Data for the task:
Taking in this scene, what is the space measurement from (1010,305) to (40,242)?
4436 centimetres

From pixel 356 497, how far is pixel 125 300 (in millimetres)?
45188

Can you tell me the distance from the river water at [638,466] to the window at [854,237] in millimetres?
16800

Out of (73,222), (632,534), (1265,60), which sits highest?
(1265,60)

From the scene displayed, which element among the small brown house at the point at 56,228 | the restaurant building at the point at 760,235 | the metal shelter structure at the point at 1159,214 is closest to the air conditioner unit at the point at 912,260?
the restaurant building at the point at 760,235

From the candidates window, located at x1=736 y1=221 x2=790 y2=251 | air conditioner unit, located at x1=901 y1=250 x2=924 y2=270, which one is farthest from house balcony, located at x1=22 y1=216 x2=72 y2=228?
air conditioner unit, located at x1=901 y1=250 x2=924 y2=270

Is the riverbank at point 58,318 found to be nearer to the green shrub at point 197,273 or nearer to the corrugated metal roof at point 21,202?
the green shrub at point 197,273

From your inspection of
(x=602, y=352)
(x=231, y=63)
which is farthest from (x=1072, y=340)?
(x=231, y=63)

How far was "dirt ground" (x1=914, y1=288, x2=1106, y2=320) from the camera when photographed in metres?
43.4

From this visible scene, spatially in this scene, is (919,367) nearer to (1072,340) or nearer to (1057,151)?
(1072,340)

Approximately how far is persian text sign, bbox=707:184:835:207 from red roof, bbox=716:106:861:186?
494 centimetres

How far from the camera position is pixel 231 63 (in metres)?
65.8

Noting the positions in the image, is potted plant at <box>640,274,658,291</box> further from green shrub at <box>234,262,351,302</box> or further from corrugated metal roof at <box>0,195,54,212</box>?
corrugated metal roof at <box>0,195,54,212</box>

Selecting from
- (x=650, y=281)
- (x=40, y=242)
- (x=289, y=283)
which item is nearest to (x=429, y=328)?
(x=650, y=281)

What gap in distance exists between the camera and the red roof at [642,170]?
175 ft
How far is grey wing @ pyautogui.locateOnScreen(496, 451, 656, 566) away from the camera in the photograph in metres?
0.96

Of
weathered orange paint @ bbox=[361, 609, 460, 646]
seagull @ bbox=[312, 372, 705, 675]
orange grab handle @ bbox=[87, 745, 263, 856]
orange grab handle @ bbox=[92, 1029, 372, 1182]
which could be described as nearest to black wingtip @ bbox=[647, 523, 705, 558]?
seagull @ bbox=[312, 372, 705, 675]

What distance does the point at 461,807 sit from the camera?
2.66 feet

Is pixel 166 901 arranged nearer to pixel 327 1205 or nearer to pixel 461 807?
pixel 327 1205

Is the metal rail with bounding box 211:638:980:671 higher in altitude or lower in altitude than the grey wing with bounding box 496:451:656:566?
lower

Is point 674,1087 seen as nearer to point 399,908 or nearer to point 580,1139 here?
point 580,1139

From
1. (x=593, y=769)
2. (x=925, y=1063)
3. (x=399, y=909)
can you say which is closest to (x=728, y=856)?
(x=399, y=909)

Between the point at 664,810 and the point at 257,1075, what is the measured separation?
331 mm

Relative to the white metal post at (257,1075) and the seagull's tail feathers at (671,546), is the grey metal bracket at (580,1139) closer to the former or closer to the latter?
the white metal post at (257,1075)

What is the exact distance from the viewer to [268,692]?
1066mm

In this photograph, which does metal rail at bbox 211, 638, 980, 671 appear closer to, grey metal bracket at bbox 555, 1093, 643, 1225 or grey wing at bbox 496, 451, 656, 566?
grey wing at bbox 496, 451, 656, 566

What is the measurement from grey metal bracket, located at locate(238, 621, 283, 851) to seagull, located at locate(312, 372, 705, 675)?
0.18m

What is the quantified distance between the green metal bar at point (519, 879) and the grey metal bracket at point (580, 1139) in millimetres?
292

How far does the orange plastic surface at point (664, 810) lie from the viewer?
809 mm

Work to do: Convert the part of the records that opens with the line containing "What is the measurement" and runs through the end of the records into a numbered list, one line per item, leaving out blank lines.

Task result:
1. What is the measurement from grey metal bracket, located at locate(238, 621, 283, 851) to seagull, located at locate(312, 372, 705, 675)?
2. 0.18m
3. What is the quantified distance between the green metal bar at point (519, 879) and the grey metal bracket at point (580, 1139) in millimetres?
4. 292
5. How far does the orange plastic surface at point (664, 810) lie from the viewer?
6. 809 mm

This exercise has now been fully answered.